Rząd USA nie ukrywa, że za jego pomocą będą dokonywane obliczenia i symulacje związane z rozwojem broni jądrowej przyszłości oraz bezpiecznych reaktorów jądrowych. Budowa El Capitan ma kosztować ok. 600 milionów dolarów. Maszyna ma bazować na architekturze Cray Shasta. Na pokładzie mają znaleźć się procesory AMD Epyc Genoa, funkcjonujące na architekturze Zen 4 i Radeony Instinct kolejnej generacji.

Reklama

System ma być zoptymalizowany pod obliczenia typu HPC i SI. Tymczasem, dzięki technice Infinity Fabric 3. generacji, będzie można jeszcze bardziej zunifikować pulę pamięci i przyspieszyć obliczenia. Firma AMD chce też wykorzystać możliwości środowiska programistycznego ROCm. Wszystkie dostępne węzły będą połączone z systemem Slingshot, opracowanym przez Cray. Firma zapowiada osiągnięcie transferu danych na poziomie 200 Gb/s na port, czy zaawansowane funkcje QoS. Maszyna będzie pochłaniała w trakcie swojej pracy ok. 40 MW mocy.

El Capitan ma zostać oddany do użytku w 2023 roku. Zanim to jednak nastąpi, w ośrodku Lawrence Livermore National Laboratory będzie pracował jeszcze jeden superkomputer o nazwie Frontier, który będzie dysponował mocą obliczeniową na poziomie 1,5 EFLOPS. Jak podaje Departament Energii, ma on stać się w pełni funkcjonalny już w przyszłym roku.

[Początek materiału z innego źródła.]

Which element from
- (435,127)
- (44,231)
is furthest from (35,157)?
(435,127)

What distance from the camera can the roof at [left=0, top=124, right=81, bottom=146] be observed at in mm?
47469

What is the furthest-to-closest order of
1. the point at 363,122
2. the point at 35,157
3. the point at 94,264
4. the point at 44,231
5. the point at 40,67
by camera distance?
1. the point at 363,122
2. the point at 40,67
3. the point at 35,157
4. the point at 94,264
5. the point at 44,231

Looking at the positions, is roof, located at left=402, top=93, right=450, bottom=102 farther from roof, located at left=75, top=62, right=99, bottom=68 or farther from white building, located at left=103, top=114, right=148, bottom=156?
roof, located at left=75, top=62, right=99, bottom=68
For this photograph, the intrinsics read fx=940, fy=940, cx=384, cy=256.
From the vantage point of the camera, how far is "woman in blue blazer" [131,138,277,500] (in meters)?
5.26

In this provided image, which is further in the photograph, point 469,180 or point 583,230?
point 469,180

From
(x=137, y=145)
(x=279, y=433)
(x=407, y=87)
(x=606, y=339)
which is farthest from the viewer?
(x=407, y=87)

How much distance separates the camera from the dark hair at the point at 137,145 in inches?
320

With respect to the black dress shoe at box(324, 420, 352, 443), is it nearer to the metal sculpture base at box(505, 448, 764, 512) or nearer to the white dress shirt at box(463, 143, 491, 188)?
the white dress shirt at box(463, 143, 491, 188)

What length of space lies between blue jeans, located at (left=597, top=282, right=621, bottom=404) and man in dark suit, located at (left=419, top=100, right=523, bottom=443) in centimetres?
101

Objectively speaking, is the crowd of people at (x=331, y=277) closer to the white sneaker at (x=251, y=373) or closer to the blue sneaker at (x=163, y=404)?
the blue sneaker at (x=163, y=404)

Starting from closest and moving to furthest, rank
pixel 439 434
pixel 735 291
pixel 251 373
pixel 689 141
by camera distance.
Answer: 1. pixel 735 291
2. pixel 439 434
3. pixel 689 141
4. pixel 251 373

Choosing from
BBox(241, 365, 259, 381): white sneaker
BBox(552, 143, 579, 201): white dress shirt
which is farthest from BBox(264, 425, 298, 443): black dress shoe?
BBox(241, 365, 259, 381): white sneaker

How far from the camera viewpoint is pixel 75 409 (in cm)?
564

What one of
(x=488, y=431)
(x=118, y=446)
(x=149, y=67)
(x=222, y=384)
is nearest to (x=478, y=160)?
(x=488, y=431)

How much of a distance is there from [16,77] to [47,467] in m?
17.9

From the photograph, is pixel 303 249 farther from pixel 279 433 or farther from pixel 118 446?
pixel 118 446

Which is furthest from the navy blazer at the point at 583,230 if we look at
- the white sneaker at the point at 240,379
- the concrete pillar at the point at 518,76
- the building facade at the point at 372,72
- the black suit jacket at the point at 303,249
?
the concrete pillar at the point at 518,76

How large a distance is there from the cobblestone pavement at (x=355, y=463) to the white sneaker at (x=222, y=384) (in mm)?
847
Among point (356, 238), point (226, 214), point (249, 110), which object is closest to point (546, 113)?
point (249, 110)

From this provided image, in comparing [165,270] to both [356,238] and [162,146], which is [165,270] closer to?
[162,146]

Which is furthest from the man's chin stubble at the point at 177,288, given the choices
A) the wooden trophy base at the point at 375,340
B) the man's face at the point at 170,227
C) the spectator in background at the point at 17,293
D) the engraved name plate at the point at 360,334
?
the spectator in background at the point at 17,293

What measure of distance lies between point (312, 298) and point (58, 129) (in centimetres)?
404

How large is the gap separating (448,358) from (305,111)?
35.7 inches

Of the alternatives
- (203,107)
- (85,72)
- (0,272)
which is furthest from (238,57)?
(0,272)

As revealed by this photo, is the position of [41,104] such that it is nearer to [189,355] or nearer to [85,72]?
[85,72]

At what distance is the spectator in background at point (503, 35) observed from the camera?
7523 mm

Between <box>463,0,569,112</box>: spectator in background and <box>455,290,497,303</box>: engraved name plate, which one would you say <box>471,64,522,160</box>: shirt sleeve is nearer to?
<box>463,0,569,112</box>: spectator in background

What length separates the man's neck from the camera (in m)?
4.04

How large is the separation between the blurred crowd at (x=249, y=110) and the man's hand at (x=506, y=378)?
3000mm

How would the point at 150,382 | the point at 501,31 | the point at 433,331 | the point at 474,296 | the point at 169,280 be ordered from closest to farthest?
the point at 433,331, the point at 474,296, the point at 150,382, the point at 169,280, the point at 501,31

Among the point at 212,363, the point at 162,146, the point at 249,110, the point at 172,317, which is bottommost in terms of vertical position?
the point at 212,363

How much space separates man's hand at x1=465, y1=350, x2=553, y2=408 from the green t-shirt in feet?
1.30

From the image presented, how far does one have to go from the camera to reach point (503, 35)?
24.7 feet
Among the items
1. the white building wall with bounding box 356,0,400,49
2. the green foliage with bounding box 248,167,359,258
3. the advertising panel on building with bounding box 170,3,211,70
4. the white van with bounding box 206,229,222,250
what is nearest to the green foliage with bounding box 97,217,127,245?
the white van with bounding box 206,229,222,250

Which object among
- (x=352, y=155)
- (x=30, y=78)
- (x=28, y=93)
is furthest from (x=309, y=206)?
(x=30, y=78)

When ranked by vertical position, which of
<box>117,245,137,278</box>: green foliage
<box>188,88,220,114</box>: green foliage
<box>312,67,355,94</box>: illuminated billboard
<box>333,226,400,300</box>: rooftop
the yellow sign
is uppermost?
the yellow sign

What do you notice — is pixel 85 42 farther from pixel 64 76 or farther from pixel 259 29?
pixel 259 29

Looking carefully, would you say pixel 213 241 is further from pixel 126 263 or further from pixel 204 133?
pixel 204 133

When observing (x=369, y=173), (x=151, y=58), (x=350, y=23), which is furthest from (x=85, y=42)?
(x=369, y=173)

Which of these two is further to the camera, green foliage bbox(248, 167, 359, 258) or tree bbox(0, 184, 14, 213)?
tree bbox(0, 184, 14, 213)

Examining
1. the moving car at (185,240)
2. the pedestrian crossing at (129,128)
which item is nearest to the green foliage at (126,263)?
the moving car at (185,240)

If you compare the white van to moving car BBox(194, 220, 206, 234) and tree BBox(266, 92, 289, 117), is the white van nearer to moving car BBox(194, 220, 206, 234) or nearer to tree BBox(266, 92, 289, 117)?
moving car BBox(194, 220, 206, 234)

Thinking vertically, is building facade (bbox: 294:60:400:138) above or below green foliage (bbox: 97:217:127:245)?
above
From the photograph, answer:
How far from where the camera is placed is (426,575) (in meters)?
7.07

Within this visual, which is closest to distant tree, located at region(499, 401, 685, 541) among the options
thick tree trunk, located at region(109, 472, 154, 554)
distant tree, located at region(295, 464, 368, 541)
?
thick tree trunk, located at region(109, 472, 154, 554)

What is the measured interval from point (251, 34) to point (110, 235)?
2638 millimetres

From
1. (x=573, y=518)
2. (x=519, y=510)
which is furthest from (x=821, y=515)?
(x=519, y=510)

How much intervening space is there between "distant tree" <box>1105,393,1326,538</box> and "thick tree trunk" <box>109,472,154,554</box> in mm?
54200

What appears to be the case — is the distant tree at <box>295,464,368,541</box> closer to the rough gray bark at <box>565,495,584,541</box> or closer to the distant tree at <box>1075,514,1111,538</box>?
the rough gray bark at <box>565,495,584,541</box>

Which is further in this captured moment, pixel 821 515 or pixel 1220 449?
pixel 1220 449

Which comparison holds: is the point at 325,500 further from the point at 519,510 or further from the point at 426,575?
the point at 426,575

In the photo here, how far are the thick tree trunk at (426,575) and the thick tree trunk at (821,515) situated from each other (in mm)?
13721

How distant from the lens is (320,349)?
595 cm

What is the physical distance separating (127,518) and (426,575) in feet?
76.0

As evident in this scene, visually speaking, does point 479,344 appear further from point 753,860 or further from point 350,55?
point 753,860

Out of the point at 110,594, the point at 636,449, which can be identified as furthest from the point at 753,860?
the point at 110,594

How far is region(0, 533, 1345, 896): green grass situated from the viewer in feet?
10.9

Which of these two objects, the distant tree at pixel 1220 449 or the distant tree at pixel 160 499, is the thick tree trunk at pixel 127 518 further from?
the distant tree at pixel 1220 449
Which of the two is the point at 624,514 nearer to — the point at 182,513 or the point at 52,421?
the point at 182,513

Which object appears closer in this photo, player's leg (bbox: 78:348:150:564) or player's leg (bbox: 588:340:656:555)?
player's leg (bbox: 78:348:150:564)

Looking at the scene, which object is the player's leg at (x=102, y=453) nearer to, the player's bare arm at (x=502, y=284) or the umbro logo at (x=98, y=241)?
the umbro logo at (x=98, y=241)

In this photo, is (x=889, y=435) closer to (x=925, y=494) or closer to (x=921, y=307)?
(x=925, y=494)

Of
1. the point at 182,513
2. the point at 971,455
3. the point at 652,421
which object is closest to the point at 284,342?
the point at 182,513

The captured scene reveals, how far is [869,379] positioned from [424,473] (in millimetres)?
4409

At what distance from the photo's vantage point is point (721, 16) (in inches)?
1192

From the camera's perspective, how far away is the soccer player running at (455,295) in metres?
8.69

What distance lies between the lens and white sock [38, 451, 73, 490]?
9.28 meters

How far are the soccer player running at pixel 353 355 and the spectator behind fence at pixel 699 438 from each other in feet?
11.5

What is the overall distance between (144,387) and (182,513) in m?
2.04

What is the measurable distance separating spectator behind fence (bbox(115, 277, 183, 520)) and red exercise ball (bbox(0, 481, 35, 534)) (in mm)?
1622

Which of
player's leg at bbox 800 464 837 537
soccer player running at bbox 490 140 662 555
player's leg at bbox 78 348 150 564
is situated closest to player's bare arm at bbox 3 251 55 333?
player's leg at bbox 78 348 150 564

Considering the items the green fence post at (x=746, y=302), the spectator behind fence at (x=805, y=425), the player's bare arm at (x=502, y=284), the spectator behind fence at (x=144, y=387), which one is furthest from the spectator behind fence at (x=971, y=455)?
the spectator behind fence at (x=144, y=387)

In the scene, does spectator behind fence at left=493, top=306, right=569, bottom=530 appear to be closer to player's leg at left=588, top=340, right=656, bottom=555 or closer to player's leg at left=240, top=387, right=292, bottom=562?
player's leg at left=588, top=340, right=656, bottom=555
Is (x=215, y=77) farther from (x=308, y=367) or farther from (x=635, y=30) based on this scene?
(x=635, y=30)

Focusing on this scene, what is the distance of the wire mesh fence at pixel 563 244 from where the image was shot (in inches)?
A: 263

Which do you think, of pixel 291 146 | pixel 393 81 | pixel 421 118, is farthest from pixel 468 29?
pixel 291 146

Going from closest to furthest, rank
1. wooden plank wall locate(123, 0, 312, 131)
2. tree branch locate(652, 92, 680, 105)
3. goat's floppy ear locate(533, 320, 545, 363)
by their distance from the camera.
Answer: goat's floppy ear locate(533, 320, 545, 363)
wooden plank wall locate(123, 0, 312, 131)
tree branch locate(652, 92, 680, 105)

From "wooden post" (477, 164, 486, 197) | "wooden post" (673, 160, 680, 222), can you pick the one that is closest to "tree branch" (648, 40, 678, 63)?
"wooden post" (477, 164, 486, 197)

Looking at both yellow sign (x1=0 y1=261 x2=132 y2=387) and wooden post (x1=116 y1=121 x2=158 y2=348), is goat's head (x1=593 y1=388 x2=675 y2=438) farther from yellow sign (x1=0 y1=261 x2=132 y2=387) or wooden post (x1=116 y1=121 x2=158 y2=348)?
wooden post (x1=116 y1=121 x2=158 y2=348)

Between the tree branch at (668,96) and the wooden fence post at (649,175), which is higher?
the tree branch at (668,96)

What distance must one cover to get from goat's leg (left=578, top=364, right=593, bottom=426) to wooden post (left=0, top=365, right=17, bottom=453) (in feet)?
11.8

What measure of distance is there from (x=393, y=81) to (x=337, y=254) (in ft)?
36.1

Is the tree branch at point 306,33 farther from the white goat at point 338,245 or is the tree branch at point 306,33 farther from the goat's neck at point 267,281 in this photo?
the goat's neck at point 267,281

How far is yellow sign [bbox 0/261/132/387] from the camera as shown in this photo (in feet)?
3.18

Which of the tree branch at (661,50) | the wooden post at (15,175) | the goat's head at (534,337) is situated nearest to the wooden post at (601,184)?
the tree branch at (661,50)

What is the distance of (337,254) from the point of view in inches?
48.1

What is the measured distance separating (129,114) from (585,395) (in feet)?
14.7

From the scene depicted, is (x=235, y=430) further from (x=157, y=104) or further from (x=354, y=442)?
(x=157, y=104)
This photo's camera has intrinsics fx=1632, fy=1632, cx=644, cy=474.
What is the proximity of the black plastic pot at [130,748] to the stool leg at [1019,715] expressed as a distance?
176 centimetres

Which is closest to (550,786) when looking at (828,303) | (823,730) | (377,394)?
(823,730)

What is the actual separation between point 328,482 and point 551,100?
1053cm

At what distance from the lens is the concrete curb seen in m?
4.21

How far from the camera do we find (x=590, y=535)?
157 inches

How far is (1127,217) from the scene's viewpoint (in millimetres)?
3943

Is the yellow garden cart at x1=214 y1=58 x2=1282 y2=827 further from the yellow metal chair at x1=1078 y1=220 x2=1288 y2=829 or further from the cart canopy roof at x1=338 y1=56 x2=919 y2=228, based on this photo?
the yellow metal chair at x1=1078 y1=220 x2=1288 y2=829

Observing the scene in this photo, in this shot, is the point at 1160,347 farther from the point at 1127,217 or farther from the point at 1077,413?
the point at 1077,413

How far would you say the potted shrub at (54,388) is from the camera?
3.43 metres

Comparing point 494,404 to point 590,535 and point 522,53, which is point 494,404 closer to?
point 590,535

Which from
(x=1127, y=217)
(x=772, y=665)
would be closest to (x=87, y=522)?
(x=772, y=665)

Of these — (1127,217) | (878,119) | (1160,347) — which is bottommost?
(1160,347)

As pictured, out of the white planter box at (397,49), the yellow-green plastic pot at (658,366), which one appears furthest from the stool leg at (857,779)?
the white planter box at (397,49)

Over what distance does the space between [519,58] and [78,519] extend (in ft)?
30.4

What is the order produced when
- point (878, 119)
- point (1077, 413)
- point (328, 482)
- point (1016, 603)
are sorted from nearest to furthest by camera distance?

Superkomputery są gigantycznymi systemami złożonymi z setek lub tysięcy komputerów połączonych z szybkimi interkonektami w celu przesyłania danych i koordynowania operacji. Zajmują pokoje wielkości kortów tenisowych, używają tysięcy lub milionów procesorów, kosztują miliony dolarów i zużywają wystarczającą ilość energii elektrycznej, aby zasilić miasto.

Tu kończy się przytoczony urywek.